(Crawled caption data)
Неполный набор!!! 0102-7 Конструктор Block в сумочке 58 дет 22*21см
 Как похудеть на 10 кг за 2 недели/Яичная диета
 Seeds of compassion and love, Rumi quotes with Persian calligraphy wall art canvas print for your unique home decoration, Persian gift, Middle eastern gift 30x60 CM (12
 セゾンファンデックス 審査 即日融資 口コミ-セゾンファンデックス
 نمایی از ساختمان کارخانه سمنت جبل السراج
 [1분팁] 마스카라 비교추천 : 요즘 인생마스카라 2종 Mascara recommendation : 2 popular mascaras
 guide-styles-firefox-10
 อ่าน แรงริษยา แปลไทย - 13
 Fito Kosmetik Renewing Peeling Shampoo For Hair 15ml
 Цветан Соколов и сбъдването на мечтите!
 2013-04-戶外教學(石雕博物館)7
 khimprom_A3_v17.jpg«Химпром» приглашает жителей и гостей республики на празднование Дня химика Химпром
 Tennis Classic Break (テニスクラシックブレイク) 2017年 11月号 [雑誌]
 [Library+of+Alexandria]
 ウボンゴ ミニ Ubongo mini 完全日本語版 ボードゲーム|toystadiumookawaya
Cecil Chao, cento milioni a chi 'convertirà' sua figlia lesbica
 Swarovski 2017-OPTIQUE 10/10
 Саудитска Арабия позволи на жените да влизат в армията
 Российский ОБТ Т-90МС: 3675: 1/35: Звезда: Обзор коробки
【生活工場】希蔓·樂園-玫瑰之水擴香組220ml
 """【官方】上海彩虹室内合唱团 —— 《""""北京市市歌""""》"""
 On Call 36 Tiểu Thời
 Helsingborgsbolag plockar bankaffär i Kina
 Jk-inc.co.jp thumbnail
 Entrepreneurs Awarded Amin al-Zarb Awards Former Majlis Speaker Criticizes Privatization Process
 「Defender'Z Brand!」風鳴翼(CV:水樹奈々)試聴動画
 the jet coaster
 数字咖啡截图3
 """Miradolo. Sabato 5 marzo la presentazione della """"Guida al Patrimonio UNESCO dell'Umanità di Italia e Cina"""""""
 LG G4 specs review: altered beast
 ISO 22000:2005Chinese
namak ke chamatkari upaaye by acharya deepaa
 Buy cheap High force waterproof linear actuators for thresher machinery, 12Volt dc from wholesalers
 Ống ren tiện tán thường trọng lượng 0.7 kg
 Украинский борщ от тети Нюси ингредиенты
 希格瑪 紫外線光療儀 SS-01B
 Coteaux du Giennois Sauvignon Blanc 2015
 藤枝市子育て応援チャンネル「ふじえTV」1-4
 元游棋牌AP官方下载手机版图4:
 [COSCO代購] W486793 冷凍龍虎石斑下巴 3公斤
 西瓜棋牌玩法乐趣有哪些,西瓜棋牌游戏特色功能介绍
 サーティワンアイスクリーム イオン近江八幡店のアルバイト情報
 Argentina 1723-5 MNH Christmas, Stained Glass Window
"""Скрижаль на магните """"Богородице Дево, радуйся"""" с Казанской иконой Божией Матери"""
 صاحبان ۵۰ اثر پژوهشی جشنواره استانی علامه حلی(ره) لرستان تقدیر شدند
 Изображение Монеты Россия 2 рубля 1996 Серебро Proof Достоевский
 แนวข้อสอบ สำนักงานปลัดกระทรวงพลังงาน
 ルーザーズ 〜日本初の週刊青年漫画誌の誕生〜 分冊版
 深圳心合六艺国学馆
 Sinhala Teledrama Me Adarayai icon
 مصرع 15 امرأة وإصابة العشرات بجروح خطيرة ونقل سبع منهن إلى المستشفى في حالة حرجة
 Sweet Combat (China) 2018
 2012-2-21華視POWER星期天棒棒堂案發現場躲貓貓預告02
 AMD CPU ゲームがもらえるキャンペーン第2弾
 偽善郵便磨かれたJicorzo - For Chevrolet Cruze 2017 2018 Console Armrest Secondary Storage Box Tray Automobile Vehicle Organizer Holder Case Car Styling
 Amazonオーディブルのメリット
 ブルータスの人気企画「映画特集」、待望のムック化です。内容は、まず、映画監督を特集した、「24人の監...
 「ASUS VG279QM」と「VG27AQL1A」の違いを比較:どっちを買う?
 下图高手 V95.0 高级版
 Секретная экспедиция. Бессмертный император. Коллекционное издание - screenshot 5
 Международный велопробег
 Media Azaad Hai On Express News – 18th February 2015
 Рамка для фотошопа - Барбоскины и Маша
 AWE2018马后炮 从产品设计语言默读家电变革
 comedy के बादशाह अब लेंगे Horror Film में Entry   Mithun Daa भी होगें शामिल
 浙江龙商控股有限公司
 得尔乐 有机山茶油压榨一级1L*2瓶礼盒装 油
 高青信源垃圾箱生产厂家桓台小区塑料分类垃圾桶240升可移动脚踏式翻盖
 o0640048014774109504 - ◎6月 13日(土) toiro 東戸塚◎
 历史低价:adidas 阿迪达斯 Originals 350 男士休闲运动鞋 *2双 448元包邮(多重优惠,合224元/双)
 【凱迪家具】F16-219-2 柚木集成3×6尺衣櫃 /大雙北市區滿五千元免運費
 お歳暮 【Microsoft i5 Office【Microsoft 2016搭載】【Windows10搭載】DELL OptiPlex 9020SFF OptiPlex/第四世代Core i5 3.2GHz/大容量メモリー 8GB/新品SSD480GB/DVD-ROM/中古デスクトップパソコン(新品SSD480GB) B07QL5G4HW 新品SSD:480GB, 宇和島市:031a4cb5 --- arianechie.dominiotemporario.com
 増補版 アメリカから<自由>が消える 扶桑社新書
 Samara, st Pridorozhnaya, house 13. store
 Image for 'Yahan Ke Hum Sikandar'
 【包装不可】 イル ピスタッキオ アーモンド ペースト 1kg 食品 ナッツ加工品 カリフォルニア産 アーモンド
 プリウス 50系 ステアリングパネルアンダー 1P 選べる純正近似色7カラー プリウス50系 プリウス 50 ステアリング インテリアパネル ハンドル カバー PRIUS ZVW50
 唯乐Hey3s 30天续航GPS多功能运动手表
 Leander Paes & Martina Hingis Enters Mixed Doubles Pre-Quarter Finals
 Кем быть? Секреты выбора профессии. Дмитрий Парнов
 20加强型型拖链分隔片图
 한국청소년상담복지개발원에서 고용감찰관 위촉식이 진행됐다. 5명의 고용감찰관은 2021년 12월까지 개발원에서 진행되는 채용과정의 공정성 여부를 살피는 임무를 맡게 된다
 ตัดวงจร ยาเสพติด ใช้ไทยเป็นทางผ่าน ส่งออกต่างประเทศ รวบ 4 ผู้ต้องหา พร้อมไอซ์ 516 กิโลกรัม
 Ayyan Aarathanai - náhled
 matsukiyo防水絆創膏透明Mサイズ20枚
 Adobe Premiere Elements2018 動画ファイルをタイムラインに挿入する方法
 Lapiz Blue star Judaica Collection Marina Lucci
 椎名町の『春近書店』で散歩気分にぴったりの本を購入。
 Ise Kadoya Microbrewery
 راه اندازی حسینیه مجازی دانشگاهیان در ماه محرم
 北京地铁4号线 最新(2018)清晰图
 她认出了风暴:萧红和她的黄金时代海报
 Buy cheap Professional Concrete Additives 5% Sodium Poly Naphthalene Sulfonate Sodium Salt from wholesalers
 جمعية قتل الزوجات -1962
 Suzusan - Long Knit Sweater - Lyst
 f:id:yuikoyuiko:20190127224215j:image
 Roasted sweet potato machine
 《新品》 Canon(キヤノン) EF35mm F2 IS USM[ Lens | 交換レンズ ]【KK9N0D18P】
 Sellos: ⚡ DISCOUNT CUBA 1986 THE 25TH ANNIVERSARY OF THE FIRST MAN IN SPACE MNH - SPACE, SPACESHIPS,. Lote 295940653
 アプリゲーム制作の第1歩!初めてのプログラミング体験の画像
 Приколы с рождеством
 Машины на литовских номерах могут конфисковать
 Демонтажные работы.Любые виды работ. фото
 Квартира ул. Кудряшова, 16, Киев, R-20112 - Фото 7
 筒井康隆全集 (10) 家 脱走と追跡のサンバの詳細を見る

About this task:
Say the number of lines above that include "wholesalers", and only that.

Output for this task:
2